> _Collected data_

========================

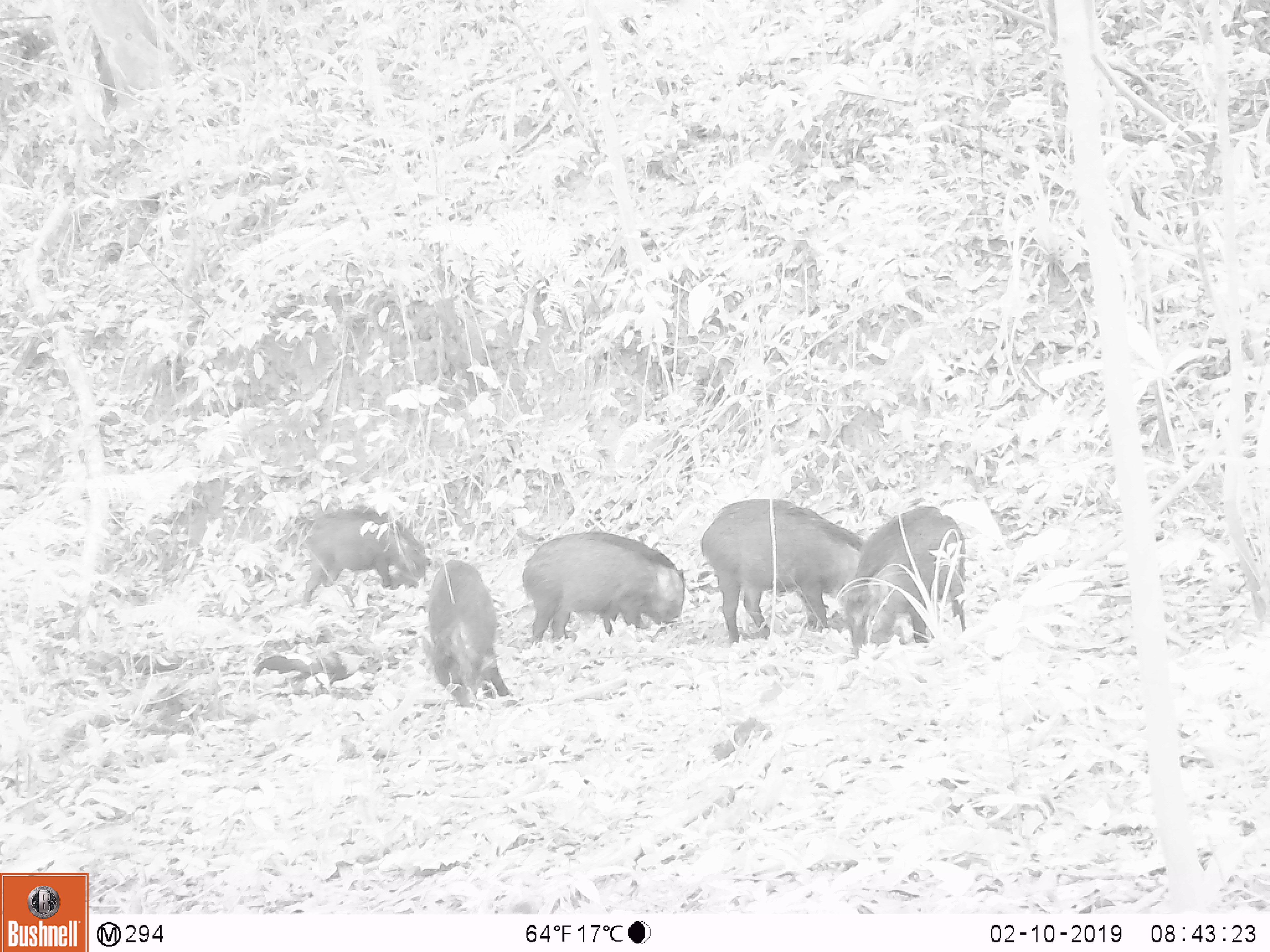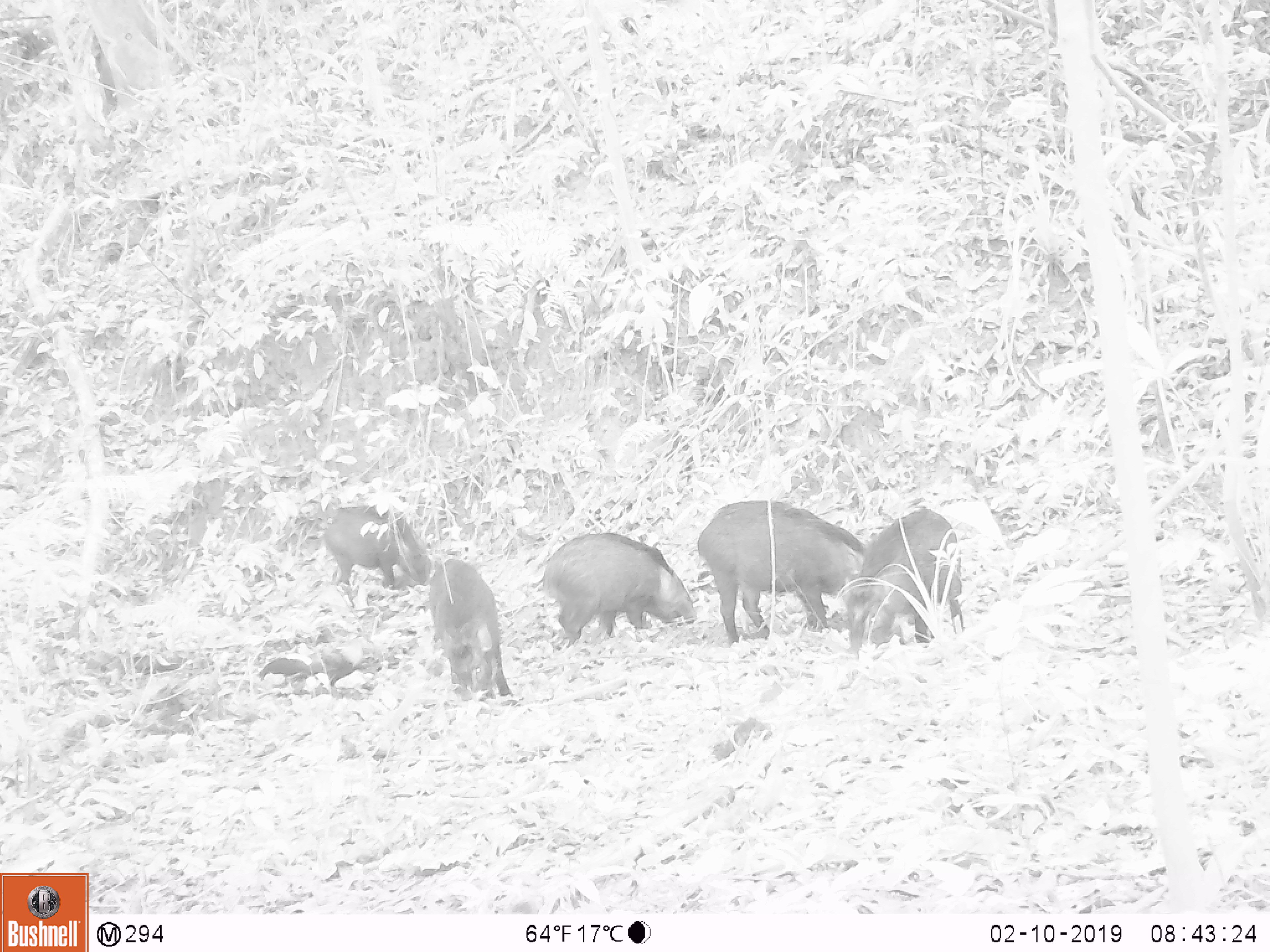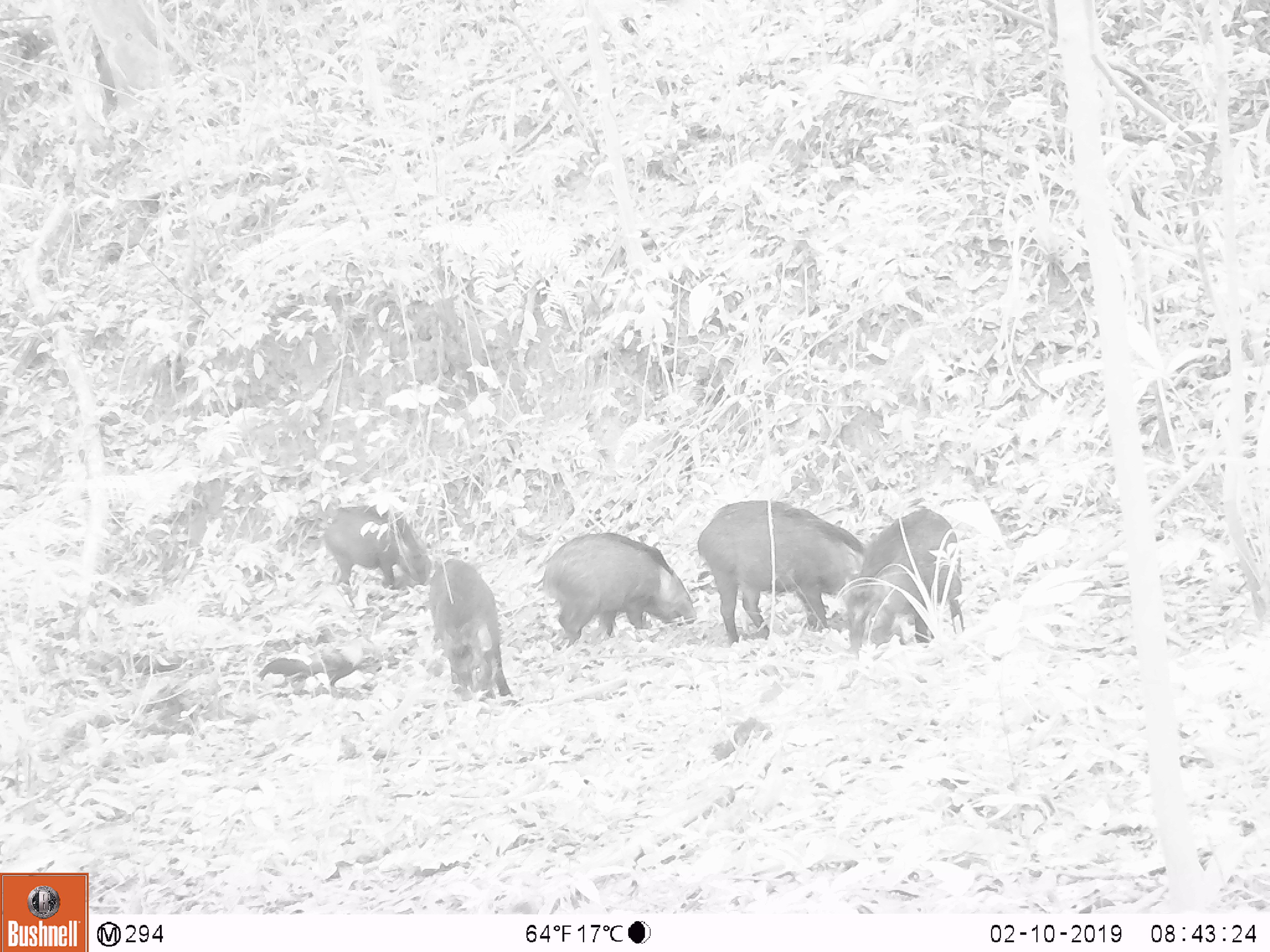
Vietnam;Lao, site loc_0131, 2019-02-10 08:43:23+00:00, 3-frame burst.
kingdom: Animalia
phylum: Chordata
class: Mammalia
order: Artiodactyla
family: Suidae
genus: Sus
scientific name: Sus scrofa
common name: eurasian wild pig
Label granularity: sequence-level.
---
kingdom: Animalia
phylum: Chordata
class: Aves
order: Galliformes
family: Phasianidae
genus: Gallus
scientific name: Gallus gallus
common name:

========================

> _THE TASK_
Write out, exactly and with no pictures, the lines of the data from the first through the line containing "order: Galliformes".

> _ANSWER AREA_
Vietnam;Lao, site loc_0131, 2019-02-10 08:43:23+00:00, 3-frame burst.
kingdom: Animalia
phylum: Chordata
class: Mammalia
order: Artiodactyla
family: Suidae
genus: Sus
scientific name: Sus scrofa
common name: eurasian wild pig
Label granularity: sequence-level.
---
kingdom: Animalia
phylum: Chordata
class: Aves
order: Galliformes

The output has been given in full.